Un rouage essentiel avant, pendant et après la crise cyber

Le juriste spécialisé en cybersécurité peut intervenir dans toutes les étapes clés de la conformité d'une organisation à NIS 2. D'abord, pour sécuriser au mieux le système d'information, la nouvelle réglementation nécessite une rédaction scrupuleuse des contrats liant les entités concernées et leurs sous-traitants. En effet, elle prescrit que l'organisation doit s'assurer de la cybersécurité de sa supply chain, les sous-traitants pouvant être des vecteurs de cyberattaques. C'est le cas, par exemple, quand ils ont des accès à une partie même infime du système d'information. Pour cela, le juriste peut introduire dans le contrat des clauses sécurisant rigoureusement les relations entre l'organisation et ses prestataires et en vérifier la bonne exécution comme l'indique Marc-Antoine Ledieu.

Ensuite, quand survient une crise cyber, le juriste est celui permettant de prendre de la hauteur sur la situation pour "la gérer au regard du droit qui, dans l'agitation, est intangible : même en crise celui-ci ne change pas", précise Rayan Le Calloch. Il permet donc de qualifier correctement les faits au regard des obligations légales de cybersécurité et rassurer si besoin. En effet, le responsable juridique chez Alcyconie précise qu'il est souvent confronté à des cellules de crise qui, paniquées face à une alerte, souhaitent émettre une notification à la Commission nationale de l'informatique et des libertés alors que les conditions ne sont pas réunies. Aussi, le juriste peut prendre une part active dans la communication de crise afin que celle-ci use des termes juridiques adaptés à la situation, ce qui apparaît nécessaire "dans un contexte de judiciarisation des cyberattaques".

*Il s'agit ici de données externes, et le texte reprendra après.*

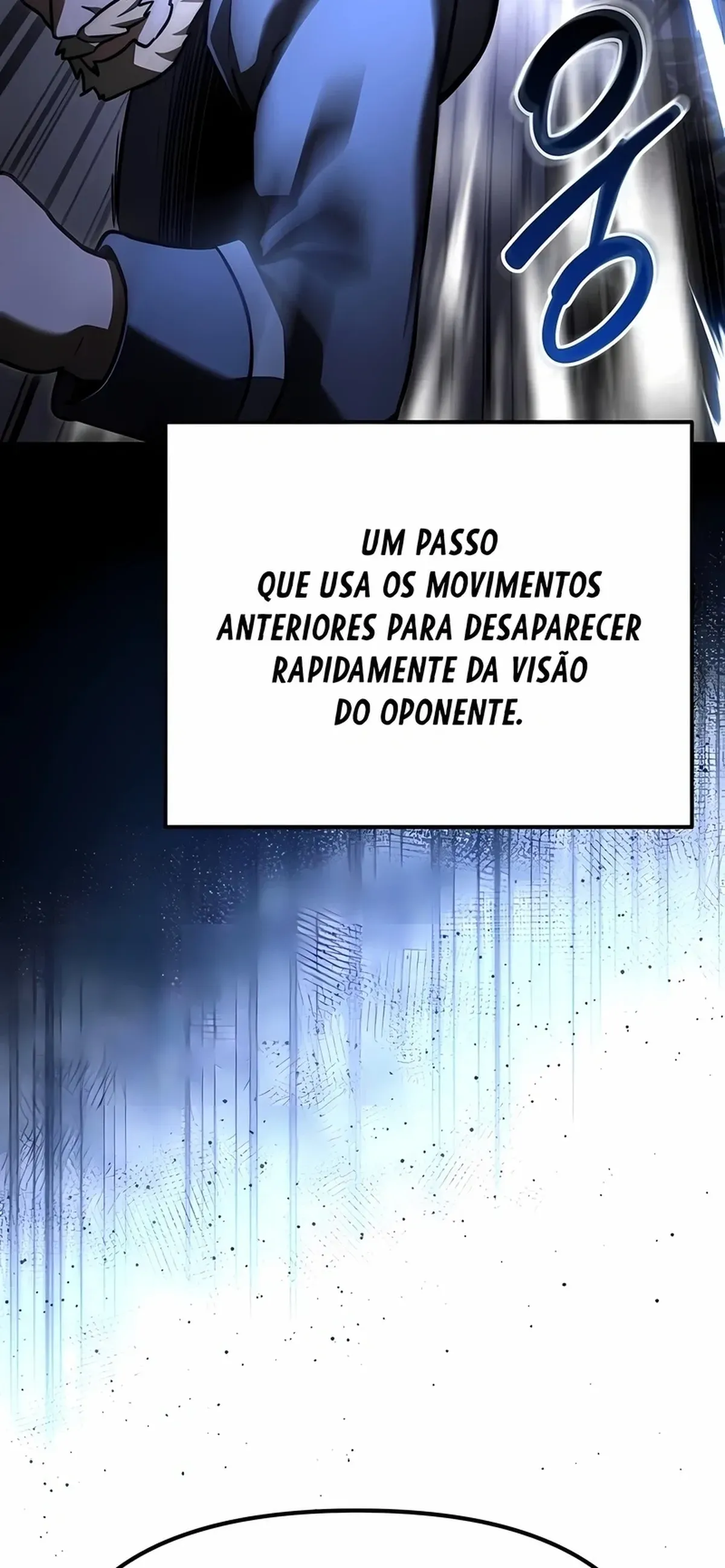 Página 68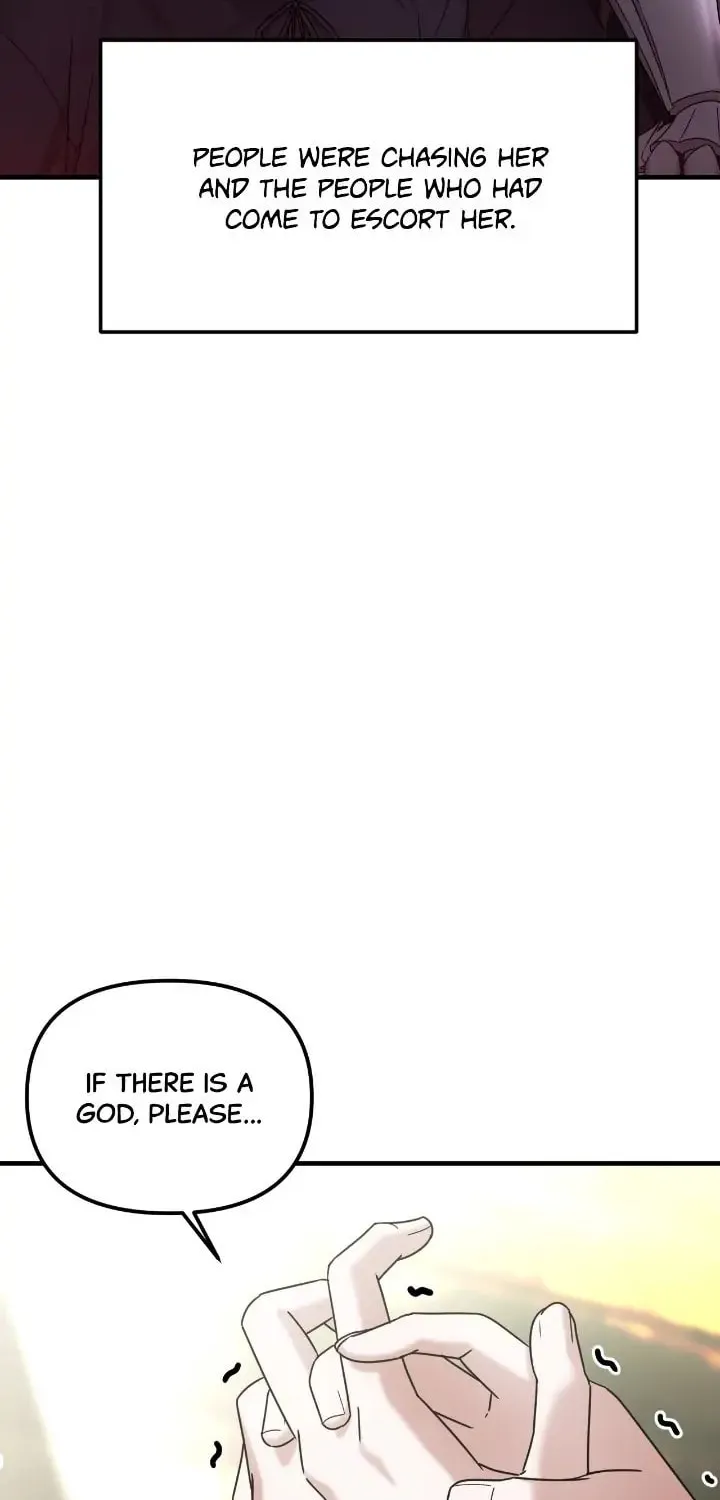 A Marriage Alliance for Revenge Chapter 38 page 33 - 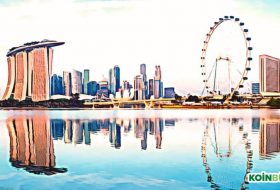 Singapur Merkez Bankası Gerekli Kripto Para Mevzuatlarını Hala Hazırlamadı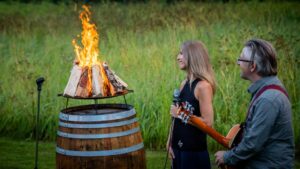 Kadri&Kristjan pulm 20.07.2024 – Harry Tiits -2713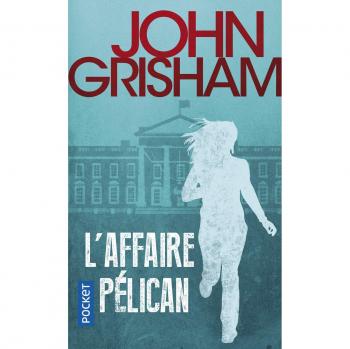 L'Affaire Pélican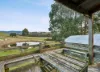 322 Callaghans Road, Anglers Rest, Vic 3898-Image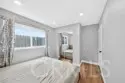 8451 Cedarview Court thumbnail 15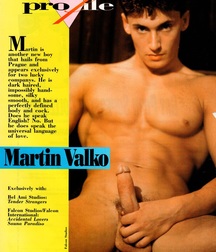 Bel Ami Boys of the 90s 5b31bafa8edd1.jpg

Enfin, après la crise cyber, le juriste doit "chercher la responsabilité de celui qui a provoqué ou rendu possible la cyberattaque parce qu'il a été négligeant" précise Marc-Antoine Ledieu. Cela nécessite de recueillir des preuves en collaboration avec les équipes techniques. Lors de cette phase précontentieuse, il doit aussi exécuter les obligations prévues dans le contrat d'assurance qu'il a négocié, notamment celle de déposer plainte dans le délai exigé.